Managing Data

Managing Data – Software Services And AI Legal

Managing data is an essential part of the operation of a growth business. It’s a cliché often bandied around that today data is more valuable than oil. But as with oil, it’s only how the resource is used that defines its value. Whereas oil can be relied upon to produce energy in all circumstances, data cannot be relied upon to produce useful insights at all times. Therefore, the means and purpose by which it is processed becomes all the more important. Given its potential, it comes as no surprise that initiatives, public and private, for managing data more effectively are commonplace. The legal sphere attempting to regulate this burst of energy gets more complex by the day. Here is our introduction to some general issues you may face when managing data for profit, or to simply improve the running of your business.

GDPR and Brexit

Before GDPR came into force in all EU member states on 25 May 2018, the ICO commissioner stated in the ICO’s March 2017 paper, Big data, artificial intelligence, machine learning and data protection, that ‘it’s clear that the use of big data has implications for privacy, data protection and the associated rights of individuals… In addition to being transparent, organisations… need to be more accountable for what they do with personal data’.

At the end of the Brexit transition period (January 1st 2021), the GDPR and parts of the Data Protection Act 2018 became part of a new body of retained EU law.
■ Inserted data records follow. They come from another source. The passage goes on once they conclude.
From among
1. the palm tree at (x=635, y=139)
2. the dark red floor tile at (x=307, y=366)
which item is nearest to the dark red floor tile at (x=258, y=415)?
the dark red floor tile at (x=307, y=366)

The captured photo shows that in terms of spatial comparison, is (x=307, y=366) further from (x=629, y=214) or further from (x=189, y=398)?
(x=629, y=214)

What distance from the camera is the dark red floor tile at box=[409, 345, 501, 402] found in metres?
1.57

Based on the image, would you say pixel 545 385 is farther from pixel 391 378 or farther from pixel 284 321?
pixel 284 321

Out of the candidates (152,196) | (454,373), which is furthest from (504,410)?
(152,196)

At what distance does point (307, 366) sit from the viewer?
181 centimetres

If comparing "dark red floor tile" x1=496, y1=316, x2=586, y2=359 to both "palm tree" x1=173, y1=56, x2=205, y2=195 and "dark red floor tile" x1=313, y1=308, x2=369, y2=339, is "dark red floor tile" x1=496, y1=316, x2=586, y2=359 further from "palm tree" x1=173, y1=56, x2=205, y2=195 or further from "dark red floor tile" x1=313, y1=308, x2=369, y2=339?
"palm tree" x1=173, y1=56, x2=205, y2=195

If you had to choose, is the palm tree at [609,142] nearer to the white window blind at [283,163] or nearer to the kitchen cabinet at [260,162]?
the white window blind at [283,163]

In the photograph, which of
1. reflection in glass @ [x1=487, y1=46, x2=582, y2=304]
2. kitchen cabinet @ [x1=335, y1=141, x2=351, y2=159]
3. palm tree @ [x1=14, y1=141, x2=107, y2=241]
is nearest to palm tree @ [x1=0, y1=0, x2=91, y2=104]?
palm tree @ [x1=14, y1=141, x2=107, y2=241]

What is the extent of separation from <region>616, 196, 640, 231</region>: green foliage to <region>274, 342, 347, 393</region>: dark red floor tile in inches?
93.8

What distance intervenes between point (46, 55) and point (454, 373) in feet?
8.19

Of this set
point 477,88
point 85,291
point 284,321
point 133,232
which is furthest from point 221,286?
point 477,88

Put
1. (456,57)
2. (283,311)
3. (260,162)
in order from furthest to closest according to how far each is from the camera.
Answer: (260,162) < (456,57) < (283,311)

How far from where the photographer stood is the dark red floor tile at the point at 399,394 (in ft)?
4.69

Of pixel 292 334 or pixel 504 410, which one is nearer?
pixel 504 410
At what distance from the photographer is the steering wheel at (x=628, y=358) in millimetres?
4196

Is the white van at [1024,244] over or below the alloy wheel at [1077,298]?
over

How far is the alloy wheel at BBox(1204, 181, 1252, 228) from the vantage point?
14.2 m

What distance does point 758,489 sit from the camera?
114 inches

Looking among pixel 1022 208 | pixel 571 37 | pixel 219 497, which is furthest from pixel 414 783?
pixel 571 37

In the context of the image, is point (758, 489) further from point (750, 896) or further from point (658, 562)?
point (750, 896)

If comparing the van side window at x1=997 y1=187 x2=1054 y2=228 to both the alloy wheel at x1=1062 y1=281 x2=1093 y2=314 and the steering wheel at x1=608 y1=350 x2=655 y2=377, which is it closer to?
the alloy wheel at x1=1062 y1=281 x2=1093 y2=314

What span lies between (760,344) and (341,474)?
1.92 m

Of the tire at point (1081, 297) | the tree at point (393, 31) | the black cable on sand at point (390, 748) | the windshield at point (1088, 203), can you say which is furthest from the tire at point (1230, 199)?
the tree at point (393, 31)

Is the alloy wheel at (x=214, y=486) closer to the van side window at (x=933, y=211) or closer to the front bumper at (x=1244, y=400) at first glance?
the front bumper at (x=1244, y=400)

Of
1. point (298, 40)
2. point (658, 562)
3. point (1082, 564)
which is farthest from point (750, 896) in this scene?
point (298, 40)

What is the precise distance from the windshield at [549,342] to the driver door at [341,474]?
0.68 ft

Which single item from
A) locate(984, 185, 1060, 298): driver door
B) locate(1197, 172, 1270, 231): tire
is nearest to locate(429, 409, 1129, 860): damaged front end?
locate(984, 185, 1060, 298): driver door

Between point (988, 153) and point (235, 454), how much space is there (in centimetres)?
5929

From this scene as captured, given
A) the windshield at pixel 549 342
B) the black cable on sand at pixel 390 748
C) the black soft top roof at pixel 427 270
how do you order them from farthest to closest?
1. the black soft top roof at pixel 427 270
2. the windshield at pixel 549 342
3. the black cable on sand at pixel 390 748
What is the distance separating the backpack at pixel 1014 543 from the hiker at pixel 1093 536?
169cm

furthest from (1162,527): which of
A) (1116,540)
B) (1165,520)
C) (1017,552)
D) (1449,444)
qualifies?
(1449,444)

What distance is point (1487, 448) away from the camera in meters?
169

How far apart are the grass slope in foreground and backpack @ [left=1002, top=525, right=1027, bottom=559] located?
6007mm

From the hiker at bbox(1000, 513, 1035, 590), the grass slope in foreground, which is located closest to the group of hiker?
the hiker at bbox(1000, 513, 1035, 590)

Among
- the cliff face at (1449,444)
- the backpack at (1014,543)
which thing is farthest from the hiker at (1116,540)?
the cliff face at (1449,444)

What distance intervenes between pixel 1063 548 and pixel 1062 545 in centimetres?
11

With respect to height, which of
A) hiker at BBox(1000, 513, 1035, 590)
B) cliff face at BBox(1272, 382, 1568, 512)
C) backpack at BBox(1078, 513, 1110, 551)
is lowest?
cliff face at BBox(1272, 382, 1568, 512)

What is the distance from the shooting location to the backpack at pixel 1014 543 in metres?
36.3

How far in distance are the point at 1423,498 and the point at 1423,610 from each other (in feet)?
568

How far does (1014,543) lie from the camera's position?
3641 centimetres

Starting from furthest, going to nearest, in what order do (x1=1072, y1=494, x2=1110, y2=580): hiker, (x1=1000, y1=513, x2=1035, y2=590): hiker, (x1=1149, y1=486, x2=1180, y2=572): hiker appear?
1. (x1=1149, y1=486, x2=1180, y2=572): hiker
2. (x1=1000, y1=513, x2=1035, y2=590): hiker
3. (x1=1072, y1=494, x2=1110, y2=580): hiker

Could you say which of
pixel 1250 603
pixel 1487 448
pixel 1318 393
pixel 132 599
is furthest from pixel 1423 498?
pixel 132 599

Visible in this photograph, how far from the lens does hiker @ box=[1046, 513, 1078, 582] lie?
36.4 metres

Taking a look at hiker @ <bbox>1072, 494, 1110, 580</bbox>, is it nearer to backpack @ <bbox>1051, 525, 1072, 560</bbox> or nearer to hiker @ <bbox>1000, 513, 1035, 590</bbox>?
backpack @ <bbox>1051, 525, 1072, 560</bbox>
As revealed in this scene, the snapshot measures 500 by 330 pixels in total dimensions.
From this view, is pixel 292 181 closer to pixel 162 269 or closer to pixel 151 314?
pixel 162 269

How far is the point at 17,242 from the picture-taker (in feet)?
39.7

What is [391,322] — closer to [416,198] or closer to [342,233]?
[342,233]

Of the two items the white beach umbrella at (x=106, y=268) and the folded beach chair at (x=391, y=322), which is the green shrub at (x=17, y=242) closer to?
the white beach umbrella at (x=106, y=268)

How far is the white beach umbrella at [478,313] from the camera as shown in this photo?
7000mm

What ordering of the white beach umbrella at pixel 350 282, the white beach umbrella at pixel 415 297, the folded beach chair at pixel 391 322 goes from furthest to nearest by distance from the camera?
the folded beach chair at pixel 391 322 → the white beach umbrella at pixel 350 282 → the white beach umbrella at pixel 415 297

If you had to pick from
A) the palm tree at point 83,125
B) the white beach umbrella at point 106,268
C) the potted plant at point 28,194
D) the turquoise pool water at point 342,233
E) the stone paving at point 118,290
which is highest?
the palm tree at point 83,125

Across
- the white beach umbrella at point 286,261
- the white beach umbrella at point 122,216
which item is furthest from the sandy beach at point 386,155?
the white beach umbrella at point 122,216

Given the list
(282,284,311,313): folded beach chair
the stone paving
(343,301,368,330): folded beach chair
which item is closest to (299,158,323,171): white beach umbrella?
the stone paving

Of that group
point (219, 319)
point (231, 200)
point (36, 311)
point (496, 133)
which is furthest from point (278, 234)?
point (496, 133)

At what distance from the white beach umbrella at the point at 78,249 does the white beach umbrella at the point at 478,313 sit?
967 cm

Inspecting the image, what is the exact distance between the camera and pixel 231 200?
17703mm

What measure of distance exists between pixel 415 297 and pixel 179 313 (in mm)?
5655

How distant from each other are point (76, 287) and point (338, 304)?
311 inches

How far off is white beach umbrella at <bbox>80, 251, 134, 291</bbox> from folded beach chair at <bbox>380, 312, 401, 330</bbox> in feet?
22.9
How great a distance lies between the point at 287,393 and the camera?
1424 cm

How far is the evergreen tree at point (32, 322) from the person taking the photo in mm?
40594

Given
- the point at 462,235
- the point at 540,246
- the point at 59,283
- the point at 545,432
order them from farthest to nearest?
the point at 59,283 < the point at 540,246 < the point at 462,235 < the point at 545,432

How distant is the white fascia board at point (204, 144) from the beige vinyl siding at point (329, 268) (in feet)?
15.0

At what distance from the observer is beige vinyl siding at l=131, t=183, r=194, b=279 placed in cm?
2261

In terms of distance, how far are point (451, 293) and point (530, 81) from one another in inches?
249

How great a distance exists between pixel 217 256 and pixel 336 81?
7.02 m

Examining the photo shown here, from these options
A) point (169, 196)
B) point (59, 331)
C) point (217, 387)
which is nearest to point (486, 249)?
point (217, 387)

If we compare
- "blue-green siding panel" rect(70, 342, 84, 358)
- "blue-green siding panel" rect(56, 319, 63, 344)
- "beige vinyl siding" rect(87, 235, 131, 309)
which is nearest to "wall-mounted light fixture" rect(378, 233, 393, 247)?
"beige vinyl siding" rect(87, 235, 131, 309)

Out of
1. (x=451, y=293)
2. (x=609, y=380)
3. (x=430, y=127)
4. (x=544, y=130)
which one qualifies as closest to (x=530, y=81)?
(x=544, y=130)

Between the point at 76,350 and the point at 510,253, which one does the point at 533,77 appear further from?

Essentially replicating the old regime in the UK. Data protection legislation in the UK is now comprised of the UK GDPR and the DPA 2018. From a UK perspective the GDPR operating in the EU will be known as the EU GDPR.

As the EU GDPR will continue to have extra-territorial effect (Article 3, EU GDPR) it may continue to apply to UK organisations who act as controllers or processors and have an establishment in the EU, or who offer goods or services to data subjects in the EU; or monitor their behaviour, as far as their behaviour takes place within the EU. UK businesses could therefore find themselves subject to parallel data protection regulatory regimes under both the UK GDPR and the EU GDPR.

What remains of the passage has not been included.